Start of DATA TO PROCESS

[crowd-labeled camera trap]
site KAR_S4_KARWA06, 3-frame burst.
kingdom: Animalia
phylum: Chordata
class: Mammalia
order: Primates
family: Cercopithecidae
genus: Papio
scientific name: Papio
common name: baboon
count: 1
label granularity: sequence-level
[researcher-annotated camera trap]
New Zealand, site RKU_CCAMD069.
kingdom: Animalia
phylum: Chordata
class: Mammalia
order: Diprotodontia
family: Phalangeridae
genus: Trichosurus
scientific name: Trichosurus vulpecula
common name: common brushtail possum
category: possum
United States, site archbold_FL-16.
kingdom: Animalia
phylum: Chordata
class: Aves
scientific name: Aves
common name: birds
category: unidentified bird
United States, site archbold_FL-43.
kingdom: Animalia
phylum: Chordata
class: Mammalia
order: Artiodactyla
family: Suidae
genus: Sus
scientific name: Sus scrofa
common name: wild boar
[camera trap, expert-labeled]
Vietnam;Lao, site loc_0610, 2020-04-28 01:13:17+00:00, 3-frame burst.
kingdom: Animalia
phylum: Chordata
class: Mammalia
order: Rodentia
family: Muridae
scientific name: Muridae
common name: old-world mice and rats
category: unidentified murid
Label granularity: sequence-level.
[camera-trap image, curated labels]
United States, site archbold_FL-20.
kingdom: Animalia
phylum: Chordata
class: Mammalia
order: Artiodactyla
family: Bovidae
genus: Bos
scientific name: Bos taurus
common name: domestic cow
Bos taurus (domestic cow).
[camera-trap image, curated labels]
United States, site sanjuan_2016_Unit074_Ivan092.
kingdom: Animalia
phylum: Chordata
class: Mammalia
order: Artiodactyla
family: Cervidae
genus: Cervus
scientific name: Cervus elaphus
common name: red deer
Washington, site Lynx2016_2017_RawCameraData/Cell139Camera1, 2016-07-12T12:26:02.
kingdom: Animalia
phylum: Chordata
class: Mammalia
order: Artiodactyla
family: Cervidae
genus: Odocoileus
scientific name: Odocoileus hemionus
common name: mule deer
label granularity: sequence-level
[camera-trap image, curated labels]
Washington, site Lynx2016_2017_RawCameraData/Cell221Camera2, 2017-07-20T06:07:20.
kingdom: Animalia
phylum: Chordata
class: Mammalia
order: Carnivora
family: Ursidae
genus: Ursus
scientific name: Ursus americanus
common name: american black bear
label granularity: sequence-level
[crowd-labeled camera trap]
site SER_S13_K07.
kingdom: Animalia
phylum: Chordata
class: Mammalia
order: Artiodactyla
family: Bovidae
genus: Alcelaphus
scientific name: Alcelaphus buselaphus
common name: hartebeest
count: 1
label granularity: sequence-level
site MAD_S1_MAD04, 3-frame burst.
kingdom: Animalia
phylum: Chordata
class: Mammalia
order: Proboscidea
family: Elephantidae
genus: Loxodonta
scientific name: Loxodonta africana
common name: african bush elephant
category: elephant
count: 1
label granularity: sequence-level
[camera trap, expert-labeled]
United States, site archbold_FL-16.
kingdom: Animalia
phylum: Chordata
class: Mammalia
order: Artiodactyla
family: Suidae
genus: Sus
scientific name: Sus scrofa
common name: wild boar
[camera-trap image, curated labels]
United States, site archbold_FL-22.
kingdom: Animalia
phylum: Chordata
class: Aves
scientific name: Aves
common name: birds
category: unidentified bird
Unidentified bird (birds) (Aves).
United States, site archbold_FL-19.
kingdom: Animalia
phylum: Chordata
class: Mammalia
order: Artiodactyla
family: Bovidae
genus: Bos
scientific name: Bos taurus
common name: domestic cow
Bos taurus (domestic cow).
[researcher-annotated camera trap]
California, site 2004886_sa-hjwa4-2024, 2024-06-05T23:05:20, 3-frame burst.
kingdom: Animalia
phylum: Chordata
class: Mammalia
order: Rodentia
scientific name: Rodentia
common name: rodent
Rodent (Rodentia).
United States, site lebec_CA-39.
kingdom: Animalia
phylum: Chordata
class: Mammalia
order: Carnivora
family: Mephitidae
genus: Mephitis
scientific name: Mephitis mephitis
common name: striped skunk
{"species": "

End of DATA TO PROCESS

> [WHAT IS BEING ASKED]:
Repeat the records exactly, including every line.

> [RESPONSE]:
[crowd-labeled camera trap]
site KAR_S4_KARWA06, 3-frame burst.
kingdom: Animalia
phylum: Chordata
class: Mammalia
order: Primates
family: Cercopithecidae
genus: Papio
scientific name: Papio
common name: baboon
count: 1
label granularity: sequence-level
[researcher-annotated camera trap]
New Zealand, site RKU_CCAMD069.
kingdom: Animalia
phylum: Chordata
class: Mammalia
order: Diprotodontia
family: Phalangeridae
genus: Trichosurus
scientific name: Trichosurus vulpecula
common name: common brushtail possum
category: possum
United States, site archbold_FL-16.
kingdom: Animalia
phylum: Chordata
class: Aves
scientific name: Aves
common name: birds
category: unidentified bird
United States, site archbold_FL-43.
kingdom: Animalia
phylum: Chordata
class: Mammalia
order: Artiodactyla
family: Suidae
genus: Sus
scientific name: Sus scrofa
common name: wild boar
[camera trap, expert-labeled]
Vietnam;Lao, site loc_0610, 2020-04-28 01:13:17+00:00, 3-frame burst.
kingdom: Animalia
phylum: Chordata
class: Mammalia
order: Rodentia
family: Muridae
scientific name: Muridae
common name: old-world mice and rats
category: unidentified murid
Label granularity: sequence-level.
[camera-trap image, curated labels]
United States, site archbold_FL-20.
kingdom: Animalia
phylum: Chordata
class: Mammalia
order: Artiodactyla
family: Bovidae
genus: Bos
scientific name: Bos taurus
common name: domestic cow
Bos taurus (domestic cow).
[camera-trap image, curated labels]
United States, site sanjuan_2016_Unit074_Ivan092.
kingdom: Animalia
phylum: Chordata
class: Mammalia
order: Artiodactyla
family: Cervidae
genus: Cervus
scientific name: Cervus elaphus
common name: red deer
Washington, site Lynx2016_2017_RawCameraData/Cell139Camera1, 2016-07-12T12:26:02.
kingdom: Animalia
phylum: Chordata
class: Mammalia
order: Artiodactyla
family: Cervidae
genus: Odocoileus
scientific name: Odocoileus hemionus
common name: mule deer
label granularity: sequence-level
[camera-trap image, curated labels]
Washington, site Lynx2016_2017_RawCameraData/Cell221Camera2, 2017-07-20T06:07:20.
kingdom: Animalia
phylum: Chordata
class: Mammalia
order: Carnivora
family: Ursidae
genus: Ursus
scientific name: Ursus americanus
common name: american black bear
label granularity: sequence-level
[crowd-labeled camera trap]
site SER_S13_K07.
kingdom: Animalia
phylum: Chordata
class: Mammalia
order: Artiodactyla
family: Bovidae
genus: Alcelaphus
scientific name: Alcelaphus buselaphus
common name: hartebeest
count: 1
label granularity: sequence-level
site MAD_S1_MAD04, 3-frame burst.
kingdom: Animalia
phylum: Chordata
class: Mammalia
order: Proboscidea
family: Elephantidae
genus: Loxodonta
scientific name: Loxodonta africana
common name: african bush elephant
category: elephant
count: 1
label granularity: sequence-level
[camera trap, expert-labeled]
United States, site archbold_FL-16.
kingdom: Animalia
phylum: Chordata
class: Mammalia
order: Artiodactyla
family: Suidae
genus: Sus
scientific name: Sus scrofa
common name: wild boar
[camera-trap image, curated labels]
United States, site archbold_FL-22.
kingdom: Animalia
phylum: Chordata
class: Aves
scientific name: Aves
common name: birds
category: unidentified bird
Unidentified bird (birds) (Aves).
United States, site archbold_FL-19.
kingdom: Animalia
phylum: Chordata
class: Mammalia
order: Artiodactyla
family: Bovidae
genus: Bos
scientific name: Bos taurus
common name: domestic cow
Bos taurus (domestic cow).
[researcher-annotated camera trap]
California, site 2004886_sa-hjwa4-2024, 2024-06-05T23:05:20, 3-frame burst.
kingdom: Animalia
phylum: Chordata
class: Mammalia
order: Rodentia
scientific name: Rodentia
common name: rodent
Rodent (Rodentia).
United States, site lebec_CA-39.
kingdom: Animalia
phylum: Chordata
class: Mammalia
order: Carnivora
family: Mephitidae
genus: Mephitis
scientific name: Mephitis mephitis
common name: striped skunk
{"species": "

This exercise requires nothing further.